Selected extract:

————————

Obviously, the passion in your marriage is over or at least fading away. You are overflowing with worry about what seems to be the decline of intimacy with your husband; you are afraid for the future and for losing your enthusiasm for life.

Your conclusion is so accurate that 10 years ago I would have changed my life, I never noticed what I was doing and because of my inexperience and I lost a great relationship without wanting it.

An adventure would only revive his spirit for a short time, after which he would feel frustrated again and seek more shallow sexual adventures.

I insist that everything changes with a little maturity, at my age I will talk to my partner and look for ways to revive the relationship, but we don't always have the tools we need to answer our questions, things happen for a reason, but if this post happened 10 years ago, possibly I was in a happy relationship, thanks for your wise advice, happy night.

Oh, this is such a broad topic, but I think that it boils down to what you said, it's a matter of getting to know oneself and understanding our limits and our preferences.

And about your questions, I'd like to address them, if you don't mind:

· Can or should a threesome be considered an act of infidelity?
· And fantasies? Is having them cheating?

Threesomes are consensual, and if both parts of the marriage agree to it, how could it be considered "infidelity"? (Unless we can be guilty of "unfaithful thoughts".) But it is a fact that many people tend to have sexual thoughts about other people regardless of whether they are their partner or not, so I don't think that a partner could be angered by someone else's thoughts instead of their actions (like proper cheating).

· Is cheating a sin?

Does a God exist? Or some supernatural force that regulates life and creates what "sins" are? If so, then we'd have to ask them what they think about cheating. If not, then there is no sin but immoral acts (condemned by social convention).

————————

Input data:
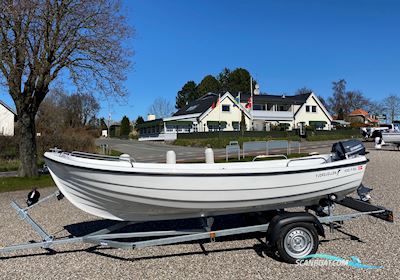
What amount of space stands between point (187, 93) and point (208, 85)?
627cm

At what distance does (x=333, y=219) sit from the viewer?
4.79 m

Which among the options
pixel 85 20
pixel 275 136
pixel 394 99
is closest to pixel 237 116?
pixel 275 136

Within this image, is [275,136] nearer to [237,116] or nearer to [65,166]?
[237,116]

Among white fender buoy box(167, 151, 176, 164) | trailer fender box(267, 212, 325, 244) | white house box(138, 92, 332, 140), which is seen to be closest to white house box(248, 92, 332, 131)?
white house box(138, 92, 332, 140)

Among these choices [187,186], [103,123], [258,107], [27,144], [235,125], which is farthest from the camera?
[103,123]

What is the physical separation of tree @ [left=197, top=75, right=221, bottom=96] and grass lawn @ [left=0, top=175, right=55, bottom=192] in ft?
215

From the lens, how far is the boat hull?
4.27 metres

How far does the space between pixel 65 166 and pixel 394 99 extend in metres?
78.0

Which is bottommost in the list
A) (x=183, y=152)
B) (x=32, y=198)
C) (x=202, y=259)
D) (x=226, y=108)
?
(x=202, y=259)

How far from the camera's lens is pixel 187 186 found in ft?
14.1

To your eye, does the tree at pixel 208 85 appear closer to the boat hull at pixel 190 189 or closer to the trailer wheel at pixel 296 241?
the boat hull at pixel 190 189

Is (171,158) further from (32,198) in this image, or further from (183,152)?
(183,152)

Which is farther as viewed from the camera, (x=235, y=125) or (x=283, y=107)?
(x=283, y=107)

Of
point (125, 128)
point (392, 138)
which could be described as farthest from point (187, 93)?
point (392, 138)
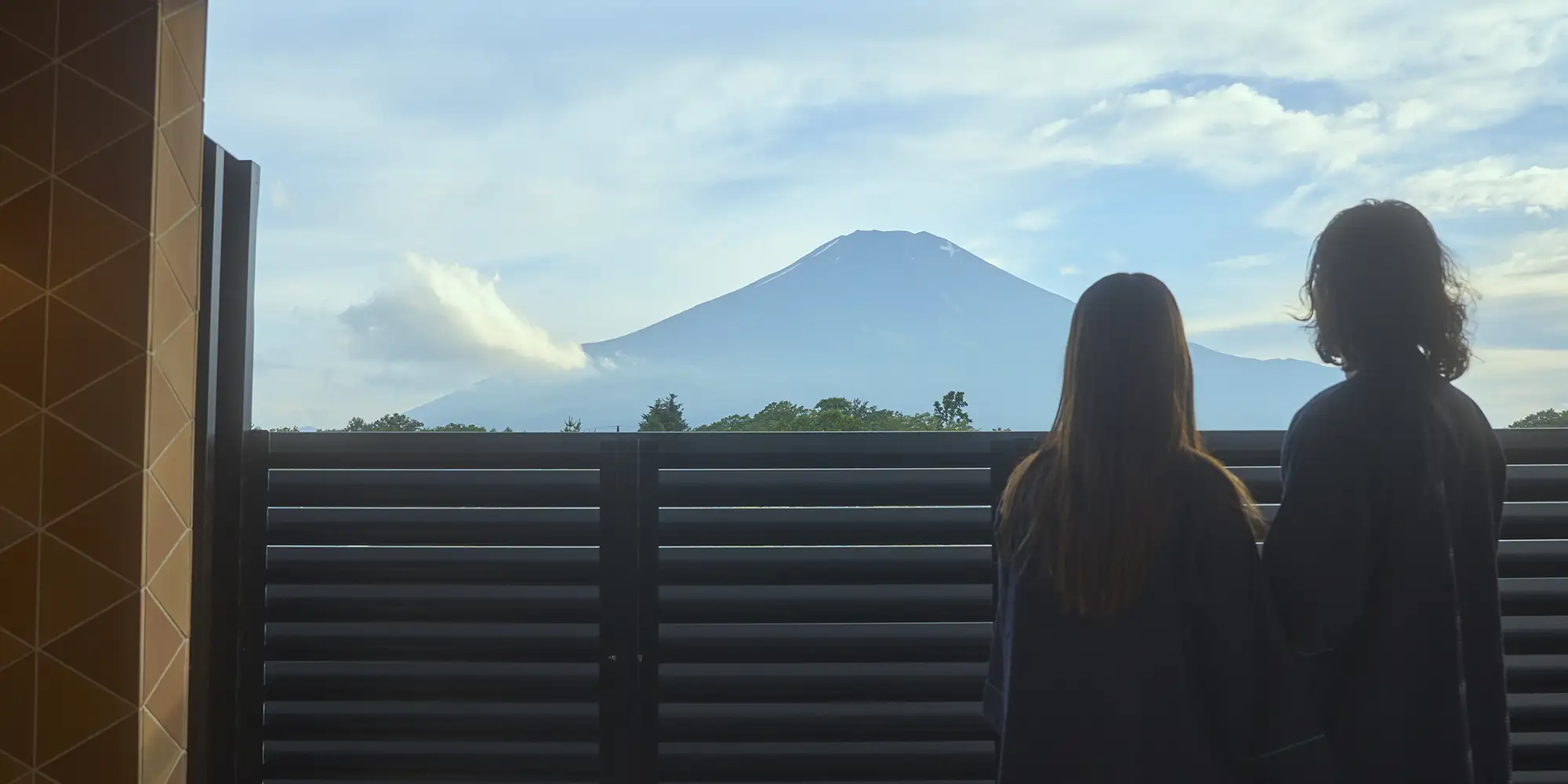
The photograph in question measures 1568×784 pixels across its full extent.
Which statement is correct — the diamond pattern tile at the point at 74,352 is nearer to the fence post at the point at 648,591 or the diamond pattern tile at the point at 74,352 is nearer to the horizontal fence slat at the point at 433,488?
the horizontal fence slat at the point at 433,488

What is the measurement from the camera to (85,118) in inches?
90.2

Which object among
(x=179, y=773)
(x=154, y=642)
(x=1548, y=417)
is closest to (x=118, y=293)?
(x=154, y=642)

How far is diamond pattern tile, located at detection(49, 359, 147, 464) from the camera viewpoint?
2.28 meters

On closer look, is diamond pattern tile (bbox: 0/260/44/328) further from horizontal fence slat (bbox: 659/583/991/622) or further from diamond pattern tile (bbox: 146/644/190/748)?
horizontal fence slat (bbox: 659/583/991/622)

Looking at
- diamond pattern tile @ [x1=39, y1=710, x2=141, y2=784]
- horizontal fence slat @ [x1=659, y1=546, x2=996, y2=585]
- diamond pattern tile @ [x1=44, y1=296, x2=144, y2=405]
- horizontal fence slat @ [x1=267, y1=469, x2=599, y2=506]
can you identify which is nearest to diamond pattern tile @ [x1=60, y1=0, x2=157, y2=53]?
diamond pattern tile @ [x1=44, y1=296, x2=144, y2=405]

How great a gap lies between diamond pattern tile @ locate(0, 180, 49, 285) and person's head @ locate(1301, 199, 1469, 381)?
2718 mm

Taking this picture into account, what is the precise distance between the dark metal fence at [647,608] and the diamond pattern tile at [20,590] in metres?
0.47

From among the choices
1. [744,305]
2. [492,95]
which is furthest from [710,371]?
[492,95]

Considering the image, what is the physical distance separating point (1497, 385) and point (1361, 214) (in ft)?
4.72

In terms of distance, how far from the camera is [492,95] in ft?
28.2

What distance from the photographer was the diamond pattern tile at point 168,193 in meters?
2.32

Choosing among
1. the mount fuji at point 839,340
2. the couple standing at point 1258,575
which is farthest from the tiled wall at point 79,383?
the mount fuji at point 839,340

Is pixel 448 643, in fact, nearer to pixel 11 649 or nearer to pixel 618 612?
pixel 618 612

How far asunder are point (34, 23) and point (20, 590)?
1.31 meters
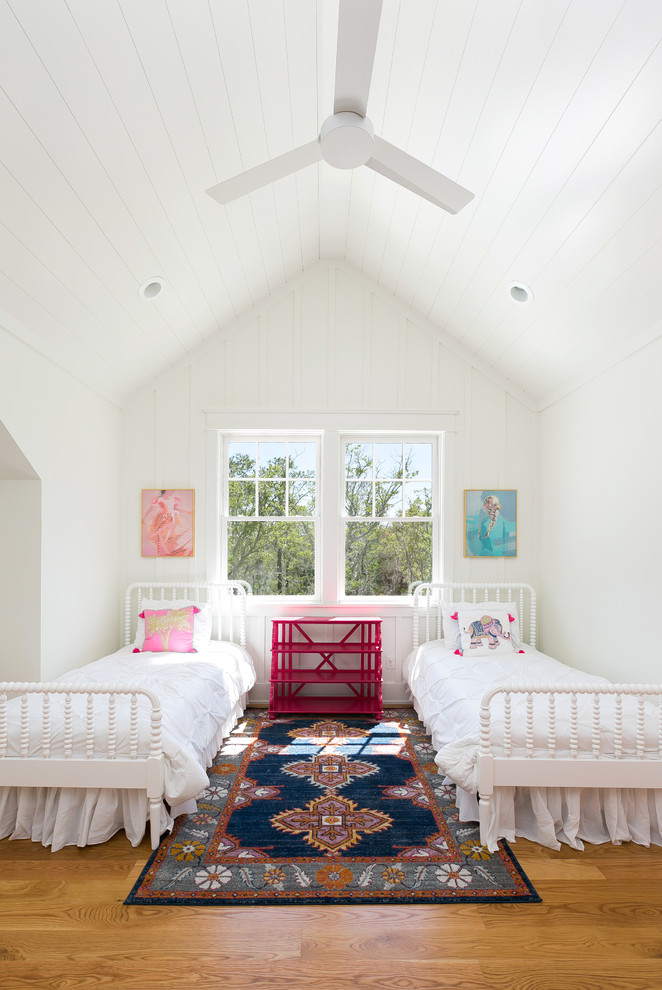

————————

Parts of the exercise:
1. Translate this sentence from the comments on marriage and cheating into Spanish: "An adventure would only revive his spirit for a short time, after which he would feel frustrated again and seek more shallow sexual adventures."
2. In the comments on marriage and cheating, switch "relationship" to "partnership" and give that part again: begin at the words "Your conclusion is" and stop after "advice, happy night.".

Answers below:
1. Una aventura solo reviviría su espíritu por poco tiempo, después de lo cual volvería a sentirse frustrado y buscaría más aventuras sexuales superficiales.

2.
Your conclusion is so accurate that 10 years ago I would have changed my life, I never noticed what I was doing and because of my inexperience and I lost a great partnership without wanting it.

An adventure would only revive his spirit for a short time, after which he would feel frustrated again and seek more shallow sexual adventures.

I insist that everything changes with a little maturity, at my age I will talk to my partner and look for ways to revive the partnership, but we don't always have the tools we need to answer our questions, things happen for a reason, but if this post happened 10 years ago, possibly I was in a happy partnership, thanks for your wise advice, happy night.